Stereo panning can be extended for more complex loudspeaker systems. For a surround horizontal array of loudspeakers, such 5.1, images can be panned pairwise, ie between the nearest two loudspeakers. Vector Base Amplitude Panning (VBAP) extends stereo panning to 3 dimensions by mixing between 3 nearby loudspeakers for each image. VBAP is typically used in an Object-Based context, which means that a sound scene is represented by all the separate sound sources. Each source is reproduced separately by first working out which 3 loudspeakers to use, and then the gains. However it is also possible to use VBAP in a Channel-Based context, in which the scene is represented with a fixed number of channels and these are decoded to the loudspeakers. Stereo is the simplest example of this.
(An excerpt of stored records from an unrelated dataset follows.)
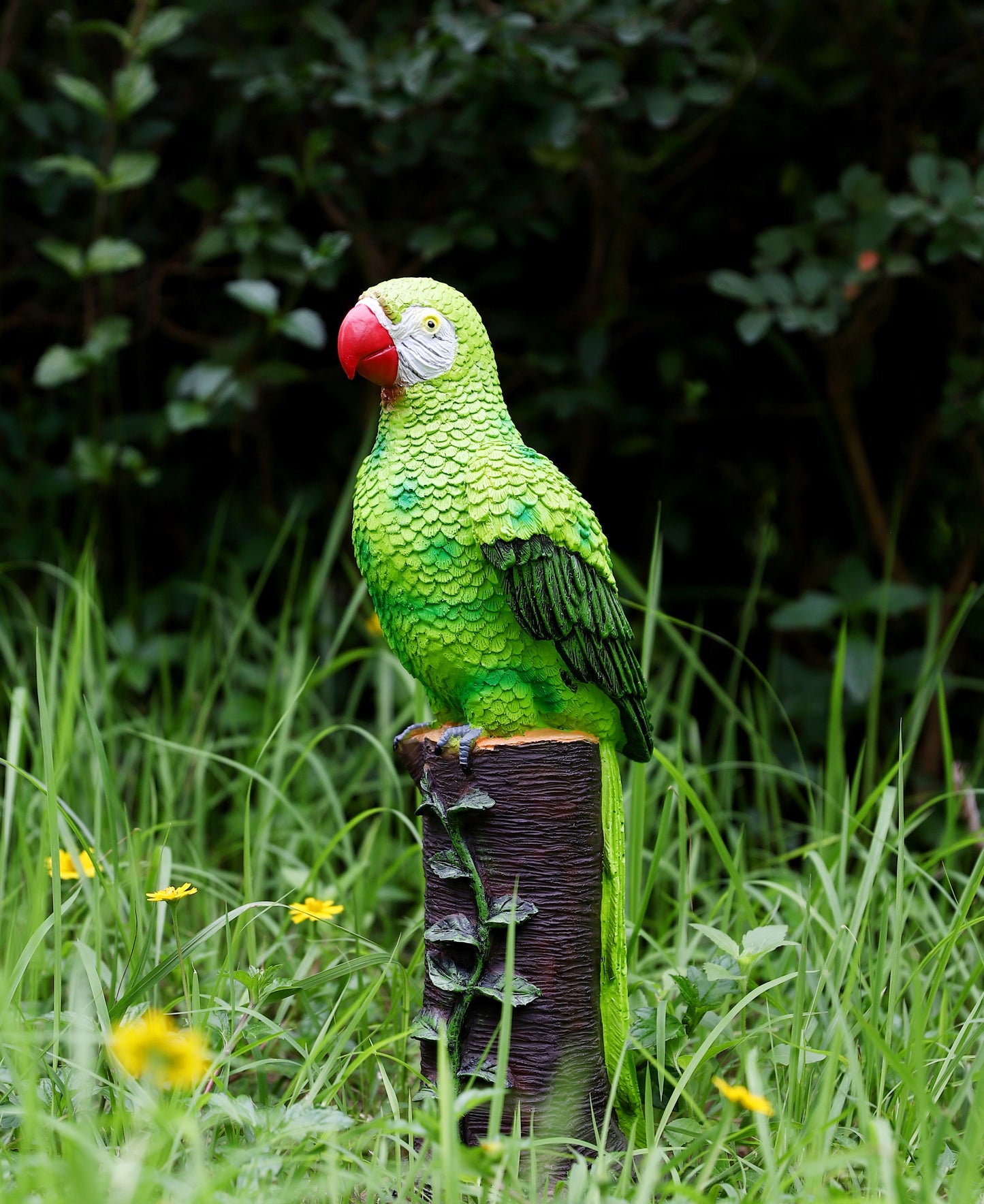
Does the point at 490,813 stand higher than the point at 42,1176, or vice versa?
the point at 490,813

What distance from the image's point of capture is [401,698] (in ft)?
7.75

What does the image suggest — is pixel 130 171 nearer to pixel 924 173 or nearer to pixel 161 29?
pixel 161 29

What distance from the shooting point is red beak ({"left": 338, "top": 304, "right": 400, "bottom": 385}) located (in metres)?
1.23

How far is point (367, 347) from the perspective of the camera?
4.06ft

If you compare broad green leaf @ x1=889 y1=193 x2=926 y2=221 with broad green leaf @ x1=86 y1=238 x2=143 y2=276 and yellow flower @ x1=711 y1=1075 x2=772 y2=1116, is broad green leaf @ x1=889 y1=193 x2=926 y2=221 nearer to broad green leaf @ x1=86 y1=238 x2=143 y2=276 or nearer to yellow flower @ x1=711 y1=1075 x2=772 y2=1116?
broad green leaf @ x1=86 y1=238 x2=143 y2=276

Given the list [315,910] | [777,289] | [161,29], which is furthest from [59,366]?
[777,289]

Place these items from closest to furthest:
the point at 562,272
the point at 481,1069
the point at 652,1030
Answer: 1. the point at 481,1069
2. the point at 652,1030
3. the point at 562,272

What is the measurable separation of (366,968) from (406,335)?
93cm

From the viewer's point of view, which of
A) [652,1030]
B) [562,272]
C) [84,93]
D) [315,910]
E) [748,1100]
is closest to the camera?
[748,1100]

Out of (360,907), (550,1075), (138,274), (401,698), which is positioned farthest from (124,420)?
(550,1075)

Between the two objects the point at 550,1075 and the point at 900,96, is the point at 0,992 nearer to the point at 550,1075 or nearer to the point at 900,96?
the point at 550,1075

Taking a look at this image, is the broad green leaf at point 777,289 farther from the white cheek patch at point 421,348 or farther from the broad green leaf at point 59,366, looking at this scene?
the broad green leaf at point 59,366

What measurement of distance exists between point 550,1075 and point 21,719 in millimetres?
922

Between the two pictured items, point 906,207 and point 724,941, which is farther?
point 906,207
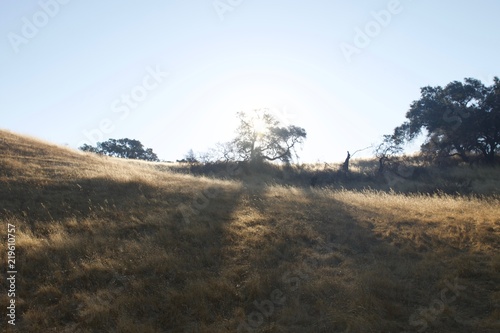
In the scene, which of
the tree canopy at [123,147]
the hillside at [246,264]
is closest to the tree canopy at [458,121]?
the hillside at [246,264]

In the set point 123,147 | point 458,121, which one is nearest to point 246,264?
point 458,121

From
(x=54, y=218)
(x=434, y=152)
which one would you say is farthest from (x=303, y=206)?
(x=434, y=152)

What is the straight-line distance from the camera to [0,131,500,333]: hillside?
18.7 feet

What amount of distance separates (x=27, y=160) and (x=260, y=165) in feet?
64.0

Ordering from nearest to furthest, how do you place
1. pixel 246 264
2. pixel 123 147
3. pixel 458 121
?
1. pixel 246 264
2. pixel 458 121
3. pixel 123 147

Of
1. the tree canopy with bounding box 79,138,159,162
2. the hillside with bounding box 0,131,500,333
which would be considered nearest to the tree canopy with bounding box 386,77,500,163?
the hillside with bounding box 0,131,500,333

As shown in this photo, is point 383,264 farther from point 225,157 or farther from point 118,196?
point 225,157

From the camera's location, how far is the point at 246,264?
7.48 m

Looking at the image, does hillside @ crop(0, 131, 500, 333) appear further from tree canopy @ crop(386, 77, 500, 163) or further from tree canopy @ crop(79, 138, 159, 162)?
tree canopy @ crop(79, 138, 159, 162)

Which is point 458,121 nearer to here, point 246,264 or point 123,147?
point 246,264

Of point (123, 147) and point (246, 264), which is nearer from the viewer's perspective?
point (246, 264)

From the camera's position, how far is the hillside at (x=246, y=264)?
5691 mm

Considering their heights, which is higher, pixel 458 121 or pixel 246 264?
pixel 458 121

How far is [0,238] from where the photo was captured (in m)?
8.25
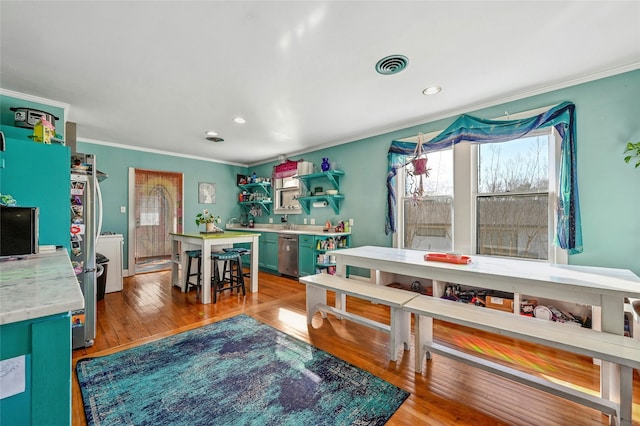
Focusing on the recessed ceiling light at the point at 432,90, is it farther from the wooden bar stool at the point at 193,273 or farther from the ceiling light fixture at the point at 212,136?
the wooden bar stool at the point at 193,273

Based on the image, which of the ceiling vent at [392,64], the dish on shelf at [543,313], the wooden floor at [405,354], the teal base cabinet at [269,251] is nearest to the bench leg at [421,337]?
the wooden floor at [405,354]

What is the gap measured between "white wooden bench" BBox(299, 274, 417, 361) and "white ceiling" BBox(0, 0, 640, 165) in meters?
1.98

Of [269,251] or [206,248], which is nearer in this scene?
[206,248]

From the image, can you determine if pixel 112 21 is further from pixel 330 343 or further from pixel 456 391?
pixel 456 391

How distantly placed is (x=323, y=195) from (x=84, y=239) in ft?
10.6

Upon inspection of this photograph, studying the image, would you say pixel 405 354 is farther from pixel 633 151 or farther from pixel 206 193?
pixel 206 193

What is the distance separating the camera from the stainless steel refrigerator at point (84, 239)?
7.84ft

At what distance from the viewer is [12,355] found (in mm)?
811

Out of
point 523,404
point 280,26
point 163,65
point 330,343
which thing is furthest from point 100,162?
point 523,404

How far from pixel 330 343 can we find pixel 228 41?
2624 millimetres

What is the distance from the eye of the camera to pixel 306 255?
4.54 metres

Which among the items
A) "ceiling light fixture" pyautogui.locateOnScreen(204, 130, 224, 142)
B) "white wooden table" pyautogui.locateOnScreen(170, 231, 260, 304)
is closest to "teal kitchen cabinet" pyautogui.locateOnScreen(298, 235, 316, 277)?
"white wooden table" pyautogui.locateOnScreen(170, 231, 260, 304)

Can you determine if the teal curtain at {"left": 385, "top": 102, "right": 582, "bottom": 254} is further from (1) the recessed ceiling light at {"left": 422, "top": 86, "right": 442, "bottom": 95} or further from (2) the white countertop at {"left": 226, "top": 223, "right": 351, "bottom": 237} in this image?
(2) the white countertop at {"left": 226, "top": 223, "right": 351, "bottom": 237}

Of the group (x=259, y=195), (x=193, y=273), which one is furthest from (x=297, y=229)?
(x=193, y=273)
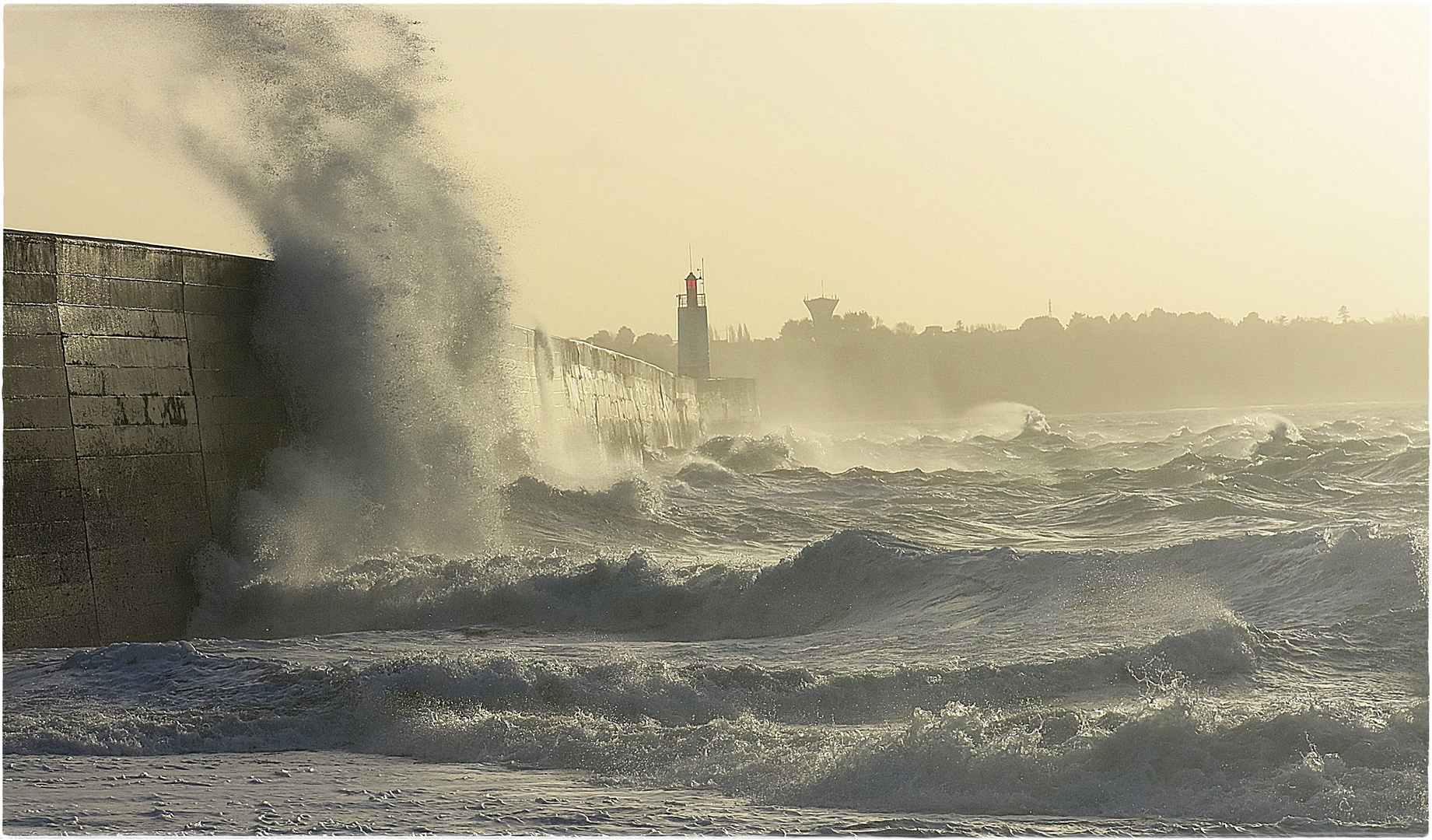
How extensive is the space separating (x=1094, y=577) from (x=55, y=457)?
682 cm

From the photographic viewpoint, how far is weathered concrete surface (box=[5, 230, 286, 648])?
23.7ft

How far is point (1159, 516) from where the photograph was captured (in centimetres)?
1234

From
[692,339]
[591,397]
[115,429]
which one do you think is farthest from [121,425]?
[692,339]

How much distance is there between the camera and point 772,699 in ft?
17.7

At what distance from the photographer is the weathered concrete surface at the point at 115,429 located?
7.22 metres

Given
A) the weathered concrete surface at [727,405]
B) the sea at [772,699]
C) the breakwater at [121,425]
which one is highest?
the breakwater at [121,425]

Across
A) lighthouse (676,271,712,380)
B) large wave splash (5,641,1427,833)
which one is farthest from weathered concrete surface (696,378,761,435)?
large wave splash (5,641,1427,833)

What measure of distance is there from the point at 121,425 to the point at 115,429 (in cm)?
6

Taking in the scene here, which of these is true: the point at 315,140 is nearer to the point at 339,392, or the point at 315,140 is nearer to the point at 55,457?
the point at 339,392

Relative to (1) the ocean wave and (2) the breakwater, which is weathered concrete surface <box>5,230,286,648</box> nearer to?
(2) the breakwater

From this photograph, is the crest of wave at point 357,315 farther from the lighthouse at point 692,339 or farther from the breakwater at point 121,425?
the lighthouse at point 692,339

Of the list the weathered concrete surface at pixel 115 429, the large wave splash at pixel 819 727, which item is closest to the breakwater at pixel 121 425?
the weathered concrete surface at pixel 115 429

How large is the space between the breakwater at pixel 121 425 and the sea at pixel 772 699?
1.85 feet

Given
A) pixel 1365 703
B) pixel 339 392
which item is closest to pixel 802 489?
pixel 339 392
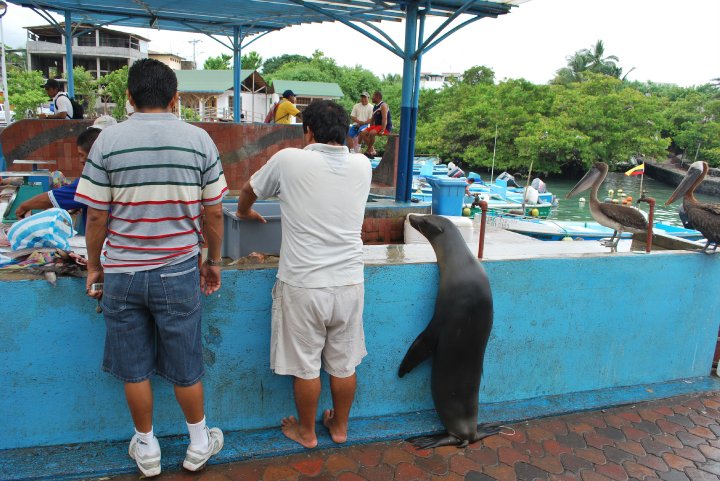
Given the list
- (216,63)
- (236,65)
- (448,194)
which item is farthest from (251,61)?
(448,194)

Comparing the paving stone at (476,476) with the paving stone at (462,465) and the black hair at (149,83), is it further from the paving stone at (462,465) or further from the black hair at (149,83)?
the black hair at (149,83)

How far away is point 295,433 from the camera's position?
2.82m

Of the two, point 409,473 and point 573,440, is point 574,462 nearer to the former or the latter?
point 573,440

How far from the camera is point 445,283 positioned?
9.62 feet

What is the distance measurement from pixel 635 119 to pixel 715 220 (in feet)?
109

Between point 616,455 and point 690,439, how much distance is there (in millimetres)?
596

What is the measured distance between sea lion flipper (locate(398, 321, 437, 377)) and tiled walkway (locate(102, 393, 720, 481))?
438 mm

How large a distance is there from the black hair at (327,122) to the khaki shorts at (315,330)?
70cm

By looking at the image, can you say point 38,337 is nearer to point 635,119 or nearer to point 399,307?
point 399,307

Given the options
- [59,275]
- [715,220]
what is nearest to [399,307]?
[59,275]

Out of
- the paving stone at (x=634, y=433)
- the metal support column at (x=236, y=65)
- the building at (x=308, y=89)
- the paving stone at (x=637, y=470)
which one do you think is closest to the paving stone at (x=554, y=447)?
the paving stone at (x=637, y=470)

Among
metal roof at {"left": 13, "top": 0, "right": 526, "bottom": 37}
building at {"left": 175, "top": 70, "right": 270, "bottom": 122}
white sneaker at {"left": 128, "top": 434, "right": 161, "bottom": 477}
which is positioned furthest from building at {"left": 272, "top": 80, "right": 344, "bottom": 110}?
white sneaker at {"left": 128, "top": 434, "right": 161, "bottom": 477}

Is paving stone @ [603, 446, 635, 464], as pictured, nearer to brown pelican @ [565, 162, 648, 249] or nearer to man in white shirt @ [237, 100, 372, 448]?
brown pelican @ [565, 162, 648, 249]

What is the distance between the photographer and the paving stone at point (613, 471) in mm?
2783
In the 1970’s manufacturers started providing horizontal 4-loudspeaker Quadraphonic systems. It was found that pair wise panning could not produce clear lateral images. This provided some of the motivation for the Ambisonics methodology developed by Gerzon. The classical Ambisonics decoding process mixes the low frequency part of a source signal over all the loudspeakers with negative as well as positive gain, so that the pressure and velocity of the incident target sound field are reproduced accurately, provided the head is in the sweet spot. This ensures that the low frequency ITD is accurate for any target image and listener head direction, and so lateral images are solid, unlike the pairwise approach. Ambisonics is channel-based, like stereo. The encoding, B-format, is equivalent to the signals from ideal omni and figure-of-eight microphones. These can be easily decoded to a great variety of loudspeaker arrays, which makes B-format flexible as well as compact. Ambisonics and B-format can be extended naturally to encodings with more channels and higher resolution. This is called High Order Ambisonics (HOA). In many cases the listeners are distributed, and few are in the sweet spot, for example in concerts. The low frequency cues are confused, but the high frequency cues are improved by the greater resolution. There are a variety of Ambisonic decoding strategies depending on frequency range and application. The mode-matching method was previously mentioned for a single listener, whereby components of the sound field are physically reproduced. However mode-matching is a poor choice for higher orders and frequencies because for many arrays the problem is badly conditioned. A popular alternative approach is to first define panning functions for each loudspeaker, based for example on VBAP. This ensures energy for each source is localised on the array, and so is acceptable for listeners in different locations.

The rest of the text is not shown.